Schweißperlen bilden sich auf ihrer Stirn und die Angst ist da. Allumfassend und greifbar.
Dabei sollte sie keine Angst mehr haben, dabei hat sie die Angst längst hinter sich gelassen.
Ich will, dass es aufhört.
Dann, ohne Vorwarnung, fällt sie in eine Umarmung. Ein warmer Oberkörper, der sie an sich drückt, zwei Arme, die sie halten – zwei fremde Arme.
Und sie entspannt sich augenblicklich. Gibt sich dem Gefühl von Geborgenheit hin, das sich so unendlich langsam in ihr einnistet.
Cyber riecht nach Sternenlicht – oder zumindest so, wie sie sich Sternenlicht immer vorgestellt hat –, nach frisch geschnittenem Gras und irgendwas, an das Sam schon sehr lange nicht mehr gedacht hat. Zuckerwatte vielleicht. Weil Zuckerwatte sie daran erinnert, wie glücklich sie einmal war. Das letzte Mal auf dem Jahrmarkt, als Rachel und sie noch lachen konnten, bevor alles irgendwie schwarz und schwer wurde. Als hätte man ihre Köpfe in zähflüssiges Pech getaucht. Und genauso fühlt es sich an: Als würde Cyber sie dort rausziehen mit beiden Armen, ohne einen Gedanken daran zu verschwenden, dass sie sich eigentlich kaum kennen.
In diesem Augenblick verspürt Sam nichts als Dankbarkeit. Weil er ihr buchstäblich das Leben rettet.
Tief einatmend lässt sie ihre Hand seinen Rücken hinaufwandern, die Henkel ihres Rucksacks schneiden in ihre Schultern, aber das stört sie nicht. Die Berührung ist fremd und gleichzeitig so echt und vertraut, dass ihr unwillkürlich Tränen in die Augen steigen.

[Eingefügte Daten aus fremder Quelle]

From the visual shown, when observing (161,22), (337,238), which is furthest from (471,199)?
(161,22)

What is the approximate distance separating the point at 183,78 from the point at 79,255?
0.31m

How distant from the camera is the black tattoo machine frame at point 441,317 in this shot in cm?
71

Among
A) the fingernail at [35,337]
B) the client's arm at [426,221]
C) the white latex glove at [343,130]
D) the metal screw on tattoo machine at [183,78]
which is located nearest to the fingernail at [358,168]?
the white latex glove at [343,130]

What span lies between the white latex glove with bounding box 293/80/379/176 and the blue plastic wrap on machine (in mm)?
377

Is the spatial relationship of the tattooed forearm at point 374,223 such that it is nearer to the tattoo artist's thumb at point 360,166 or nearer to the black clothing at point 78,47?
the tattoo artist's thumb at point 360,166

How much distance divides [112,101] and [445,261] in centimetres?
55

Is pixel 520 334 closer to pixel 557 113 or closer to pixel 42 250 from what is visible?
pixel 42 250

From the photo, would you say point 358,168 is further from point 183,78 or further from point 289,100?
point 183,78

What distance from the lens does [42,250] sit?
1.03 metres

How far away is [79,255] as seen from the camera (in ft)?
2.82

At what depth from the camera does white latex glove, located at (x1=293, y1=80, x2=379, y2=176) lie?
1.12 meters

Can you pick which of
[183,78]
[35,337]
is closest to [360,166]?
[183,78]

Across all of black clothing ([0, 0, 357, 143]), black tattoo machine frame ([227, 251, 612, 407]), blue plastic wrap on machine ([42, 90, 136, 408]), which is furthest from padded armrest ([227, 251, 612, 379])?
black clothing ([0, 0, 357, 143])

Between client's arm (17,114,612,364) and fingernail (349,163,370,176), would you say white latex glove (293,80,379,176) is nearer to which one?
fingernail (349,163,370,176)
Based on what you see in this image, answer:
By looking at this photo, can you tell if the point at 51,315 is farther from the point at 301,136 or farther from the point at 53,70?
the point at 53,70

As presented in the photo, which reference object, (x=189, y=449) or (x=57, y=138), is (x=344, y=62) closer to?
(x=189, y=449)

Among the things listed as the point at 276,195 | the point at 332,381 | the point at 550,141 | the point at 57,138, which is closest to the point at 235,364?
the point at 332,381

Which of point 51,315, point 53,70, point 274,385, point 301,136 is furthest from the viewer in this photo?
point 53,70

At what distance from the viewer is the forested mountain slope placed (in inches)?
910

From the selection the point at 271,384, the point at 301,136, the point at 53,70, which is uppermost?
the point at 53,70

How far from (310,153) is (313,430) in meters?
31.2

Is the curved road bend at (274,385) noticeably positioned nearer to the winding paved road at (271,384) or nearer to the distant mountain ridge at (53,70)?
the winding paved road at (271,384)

Weil sie nicht weiß, wann sie das letzte Mal so berührt wurde. Weil sie sich nicht daran erinnern kann, wann sie das letzte Mal gehalten wurde und das Gefühl hatte, sich fallen lassen zu können.
»So ist es gut.« Cybers Stimme vibriert in ihrem Brustkorb.
Dieser schlichte Satz reicht aus, um ihr Innerstes zerspringen zu lassen, obwohl sie sich erst eine halbe Stunde kennen. Verdammt.
Gnadenlos schnell schlägt ihr Herz und Sam beißt sich auf die Unterlippe, um den Schluchzer im Keim zu ersticken, der ihre Kehle hinaufsteigen will.
Worauf hat sie sich da nur eingelassen?